* [REQUIREMENT]: Rewrite the passage on grid energy storage from "Most places need" to "east and south.", replacing "electricity" with "power".
Segment Start: SOURCE PASSAGE
> So until battery systems are cheap enough for generators to stockpile electricity for hours at a time, renewables can’t constantly provide power like coal and gas.
I thought the solution wasn't expensive batteries locally, but rather storing pumped water in reservoirs, or other solutions like melting and re-solidifying salt, etc. -- huge-scale energy storage connected to the grid. Your energy is produced once from the sun/wind, and then second (at night) from hydroelectric turbines or steam.
Anyone know how that's going? Does it have to be done at the city/region grid level, or are there micro-versions that make sense to be integrated with a single wind turbine or field of them?
>Based on the 2014 German hourly feed-in and consumption data for electric power, this paper studies the storage and buffering needs resulting from the volatility of wind and solar energy, focusing on a “double-structure-cum-storage strategy”. While buffering wind and solar energy jointly requires less storage capacity than buffering them separately, joint buffering requires a storage capacity of over 6,000 pumped-storage plants, which is 183 times Germany’s current capacity.
>Buffering the overshooting production spikes associated with a market share of wind and solar of 50% would require an ideal, frictionless storage volume of 2.5 TWh or a storage capacity of 2.1 TWh in ordinary pumped-storage plants. This is about seven times the entire pumpedstorage capacity currently available in western Europe, including Norway and Switzerland; and 81% of the volume that the EU’s ESTORAGE project considers as “realisable” in western Europe.
Pumped storage is not a total solution. But in the areas where it works, it works very well and cheaply. Do pumped storage everywhere you can, and fill in everywhere you can't with other options. By the time we get close to fully intermittent energy sources, pumped storage won't be nearly enough. But while we still have peaker natural gas plants around, every pumped storage site helps reduce emissions.
Most places need to expand the electricity grid so that electricity can be moved from where and when it is plentiful to places that can use it.
If you have a good east-west connection then energy can be sold into the time zones east and wet of the producer.
Good north-south connections mean that hot sunny locations nearer the equator can sell to consumers nearer the poles.
This is beginning to happen in Europe with the construction of big HVDC interconnects between Norway and the UK, Denmark, Germany and many smaller connections, but there is a still a lot of work to be done to connect Portugal, Spain, France, Germany, and countries further east and south.
Segment End: SOURCE PASSAGE
Segment Start: DATA EXTRACTS
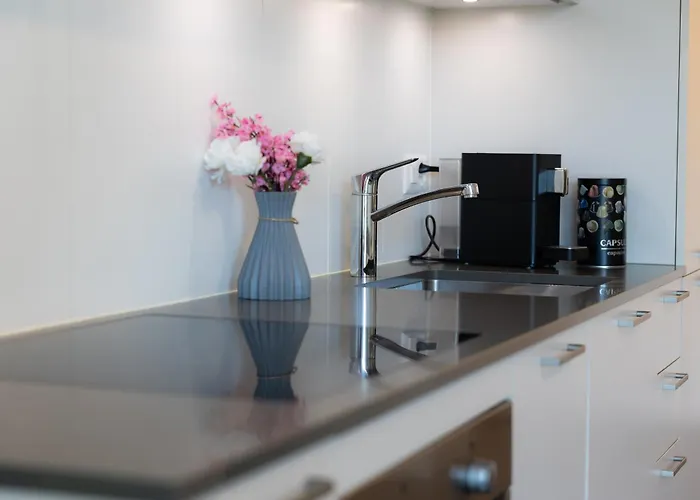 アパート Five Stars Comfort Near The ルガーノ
Segment End: DATA EXTRACTS
Segment Start: DATA EXTRACTS
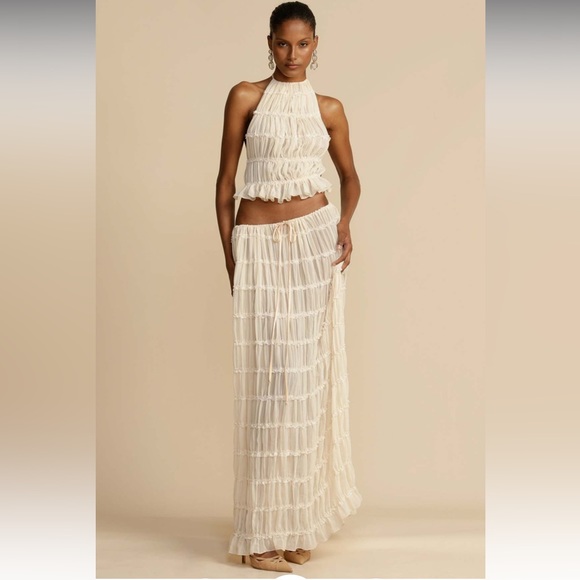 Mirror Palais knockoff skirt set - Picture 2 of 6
Segment End: DATA EXTRACTS
* [RESPONSE TO THIS EXERCISE]:
Most places need to expand the power grid so that power can be moved from where and when it is plentiful to places that can use it.
If you have a good east-west connection then energy can be sold into the time zones east and wet of the producer.
Good north-south connections mean that hot sunny locations nearer the equator can sell to consumers nearer the poles.
This is beginning to happen in Europe with the construction of big HVDC interconnects between Norway and the UK, Denmark, Germany and many smaller connections, but there is a still a lot of work to be done to connect Portugal, Spain, France, Germany, and countries further east and south.